INSTRUCTIONS TO FOLLOW: Each record below must be written out exactly as given.

Stored items from a collection:
* * * *
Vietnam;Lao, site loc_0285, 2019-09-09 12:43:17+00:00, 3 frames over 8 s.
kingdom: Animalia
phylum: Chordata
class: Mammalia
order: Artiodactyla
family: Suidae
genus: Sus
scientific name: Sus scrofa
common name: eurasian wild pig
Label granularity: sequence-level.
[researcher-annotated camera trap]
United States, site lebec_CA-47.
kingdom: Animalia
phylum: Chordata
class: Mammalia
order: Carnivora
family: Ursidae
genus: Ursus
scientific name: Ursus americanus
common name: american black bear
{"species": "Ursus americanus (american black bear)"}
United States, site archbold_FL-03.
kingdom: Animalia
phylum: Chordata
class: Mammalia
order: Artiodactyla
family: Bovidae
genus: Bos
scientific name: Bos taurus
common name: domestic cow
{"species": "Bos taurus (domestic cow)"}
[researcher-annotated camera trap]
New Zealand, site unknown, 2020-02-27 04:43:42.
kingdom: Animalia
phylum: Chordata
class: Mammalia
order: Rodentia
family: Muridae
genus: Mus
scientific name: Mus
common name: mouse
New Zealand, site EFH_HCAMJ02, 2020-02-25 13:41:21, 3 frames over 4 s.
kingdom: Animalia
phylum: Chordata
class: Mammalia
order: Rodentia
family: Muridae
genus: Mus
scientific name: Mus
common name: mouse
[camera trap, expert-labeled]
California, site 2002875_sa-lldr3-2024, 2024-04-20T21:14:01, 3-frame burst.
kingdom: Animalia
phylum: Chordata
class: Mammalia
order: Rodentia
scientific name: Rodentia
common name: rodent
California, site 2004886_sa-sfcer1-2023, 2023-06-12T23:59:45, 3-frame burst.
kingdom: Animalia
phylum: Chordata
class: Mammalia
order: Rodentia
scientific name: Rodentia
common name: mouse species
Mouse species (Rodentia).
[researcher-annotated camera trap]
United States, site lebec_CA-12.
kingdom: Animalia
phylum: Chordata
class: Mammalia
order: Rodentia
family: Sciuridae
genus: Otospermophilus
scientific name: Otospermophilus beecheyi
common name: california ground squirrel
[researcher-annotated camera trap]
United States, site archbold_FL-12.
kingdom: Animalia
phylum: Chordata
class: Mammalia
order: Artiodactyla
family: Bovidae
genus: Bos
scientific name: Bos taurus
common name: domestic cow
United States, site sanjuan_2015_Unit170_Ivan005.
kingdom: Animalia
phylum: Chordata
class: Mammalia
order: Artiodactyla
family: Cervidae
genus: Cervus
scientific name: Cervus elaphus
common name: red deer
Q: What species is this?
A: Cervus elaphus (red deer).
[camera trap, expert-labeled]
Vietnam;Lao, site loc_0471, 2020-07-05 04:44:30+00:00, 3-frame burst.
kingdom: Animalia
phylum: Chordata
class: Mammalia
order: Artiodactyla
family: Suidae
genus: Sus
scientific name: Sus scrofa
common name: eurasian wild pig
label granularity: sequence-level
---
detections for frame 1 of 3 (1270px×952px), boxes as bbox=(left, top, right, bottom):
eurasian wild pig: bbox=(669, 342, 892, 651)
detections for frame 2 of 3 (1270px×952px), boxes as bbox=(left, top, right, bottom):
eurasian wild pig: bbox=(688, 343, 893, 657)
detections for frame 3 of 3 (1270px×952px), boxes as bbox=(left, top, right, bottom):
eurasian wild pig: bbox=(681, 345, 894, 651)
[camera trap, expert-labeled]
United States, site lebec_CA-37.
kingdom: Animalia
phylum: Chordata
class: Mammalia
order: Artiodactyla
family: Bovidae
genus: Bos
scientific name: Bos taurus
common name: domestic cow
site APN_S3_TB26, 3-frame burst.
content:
* * * *
SOLUTION FOR THIS TASK:
Vietnam;Lao, site loc_0285, 2019-09-09 12:43:17+00:00, 3 frames over 8 s.
kingdom: Animalia
phylum: Chordata
class: Mammalia
order: Artiodactyla
family: Suidae
genus: Sus
scientific name: Sus scrofa
common name: eurasian wild pig
Label granularity: sequence-level.
[researcher-annotated camera trap]
United States, site lebec_CA-47.
kingdom: Animalia
phylum: Chordata
class: Mammalia
order: Carnivora
family: Ursidae
genus: Ursus
scientific name: Ursus americanus
common name: american black bear
{"species": "Ursus americanus (american black bear)"}
United States, site archbold_FL-03.
kingdom: Animalia
phylum: Chordata
class: Mammalia
order: Artiodactyla
family: Bovidae
genus: Bos
scientific name: Bos taurus
common name: domestic cow
{"species": "Bos taurus (domestic cow)"}
[researcher-annotated camera trap]
New Zealand, site unknown, 2020-02-27 04:43:42.
kingdom: Animalia
phylum: Chordata
class: Mammalia
order: Rodentia
family: Muridae
genus: Mus
scientific name: Mus
common name: mouse
New Zealand, site EFH_HCAMJ02, 2020-02-25 13:41:21, 3 frames over 4 s.
kingdom: Animalia
phylum: Chordata
class: Mammalia
order: Rodentia
family: Muridae
genus: Mus
scientific name: Mus
common name: mouse
[camera trap, expert-labeled]
California, site 2002875_sa-lldr3-2024, 2024-04-20T21:14:01, 3-frame burst.
kingdom: Animalia
phylum: Chordata
class: Mammalia
order: Rodentia
scientific name: Rodentia
common name: rodent
California, site 2004886_sa-sfcer1-2023, 2023-06-12T23:59:45, 3-frame burst.
kingdom: Animalia
phylum: Chordata
class: Mammalia
order: Rodentia
scientific name: Rodentia
common name: mouse species
Mouse species (Rodentia).
[researcher-annotated camera trap]
United States, site lebec_CA-12.
kingdom: Animalia
phylum: Chordata
class: Mammalia
order: Rodentia
family: Sciuridae
genus: Otospermophilus
scientific name: Otospermophilus beecheyi
common name: california ground squirrel
[researcher-annotated camera trap]
United States, site archbold_FL-12.
kingdom: Animalia
phylum: Chordata
class: Mammalia
order: Artiodactyla
family: Bovidae
genus: Bos
scientific name: Bos taurus
common name: domestic cow
United States, site sanjuan_2015_Unit170_Ivan005.
kingdom: Animalia
phylum: Chordata
class: Mammalia
order: Artiodactyla
family: Cervidae
genus: Cervus
scientific name: Cervus elaphus
common name: red deer
Q: What species is this?
A: Cervus elaphus (red deer).
[camera trap, expert-labeled]
Vietnam;Lao, site loc_0471, 2020-07-05 04:44:30+00:00, 3-frame burst.
kingdom: Animalia
phylum: Chordata
class: Mammalia
order: Artiodactyla
family: Suidae
genus: Sus
scientific name: Sus scrofa
common name: eurasian wild pig
label granularity: sequence-level
---
detections for frame 1 of 3 (1270px×952px), boxes as bbox=(left, top, right, bottom):
eurasian wild pig: bbox=(669, 342, 892, 651)
detections for frame 2 of 3 (1270px×952px), boxes as bbox=(left, top, right, bottom):
eurasian wild pig: bbox=(688, 343, 893, 657)
detections for frame 3 of 3 (1270px×952px), boxes as bbox=(left, top, right, bottom):
eurasian wild pig: bbox=(681, 345, 894, 651)
[camera trap, expert-labeled]
United States, site lebec_CA-37.
kingdom: Animalia
phylum: Chordata
class: Mammalia
order: Artiodactyla
family: Bovidae
genus: Bos
scientific name: Bos taurus
common name: domestic cow
site APN_S3_TB26, 3-frame burst.
content:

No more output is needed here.